Ronnie Ross running for State Senate District 27, stresses increased funding for teachers

Ronnie Ross is seeking the office of State Senate for District 27 with a focus on healthcare, schools, and the rural economy.

Name: Ronnie Ross

Party: Democrat

Town: Middleburg

Running for: State Senate District 27

Website:, Facebook, Twitter

Work: I teach high school English and coach high school soccer.

Education: I have a B.A. from Wittenberg University and an M.S.Ed. from the University of Pennsylvania.

Community Involvement: Besides teaching and coaching during the school year, I also offer summer school and tutoring. I have volunteered with Boys & Girls Club, the Middleburg Humane Foundation, and the Goose Creek Association, among other organizations. I am also an active member of Holy Trinity Church. Finally, I am a member of the NAACP, the Arbor Day Foundation, and Phi Beta Kappa, among others.

Questions and Answers

PL: What are the top three major issues facing the district you wish to represent? 

Ross: Our healthcare, our schools, and our rural economy.

PL: What concrete solutions do you propose to address these issues?

Ross: In terms of healthcare, we first must work to protect the advances that we have already made. Then, the next step is to work to bring down the costs of prescription drugs, similar to what Maryland has already done.

In terms of schools, we need to fully fund them, to pay our teachers appropriately, and to increase mental health services. All of them are currently at pre-recession levels.

Finally, in terms of our rural economy, we need to expand broadband to our rural houses. Then, we need to be sure that we are appropriately investing in agri-tourism and direct to consumer programs. We also need to provide funding for Ag BMP’s.

PL: From your perspective, what is the job description of the office you’re seeking?

Ross: The General Assembly represents the bridge between our federal government and our local governments. Whether it is health, education, and economic policy, state legislators have to work with all stakeholders, including and most importantly the people of the district, as the they forge solutions to our problems.

PL: What expertise will you bring to the office?
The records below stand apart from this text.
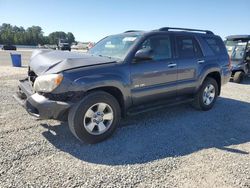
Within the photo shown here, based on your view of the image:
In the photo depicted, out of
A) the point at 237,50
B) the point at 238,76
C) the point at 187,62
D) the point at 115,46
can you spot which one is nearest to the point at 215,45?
the point at 187,62

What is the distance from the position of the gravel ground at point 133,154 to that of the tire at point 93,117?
17 cm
Ross: I grew up in Appalachia, and so I bring a practical, pragmatic, common sense approach to governing, one that is focused on results and not partisan gridlock. Moreover, I am a teacher, and we need more educators making our education policy.

PL: Do you feel that the average citizen is well-informed and understands the workings of local government?

Ross: The average citizen does the best they can to be informed given the stresses of day-to-day life. It is the representative’s job to make it easier for people to participate in the political process. While, yes, it is important to hold frequent town halls and office hours, newer technology allows for virtual town halls and even more access to our elected representatives.

PL: Have you ever made any mistakes in your public life? How have they affected you?

Ross: All of us have made mistakes in our lives. What is important is that we learn from them and continue to grow. This is exactly what I tell my students.

PL: Our readers want leaders in local government. Why should they vote for you?

Ross: Our politics have become mired in partisan gridlock. We need leaders and voices who present common sense, pragmatic solutions. Politics should not be about scoring points or “got ya’s.” People’s lives are at stake. I take that seriously and will bring that perspective with me. As the Constitution tells us, our democracy should be about “We the People.”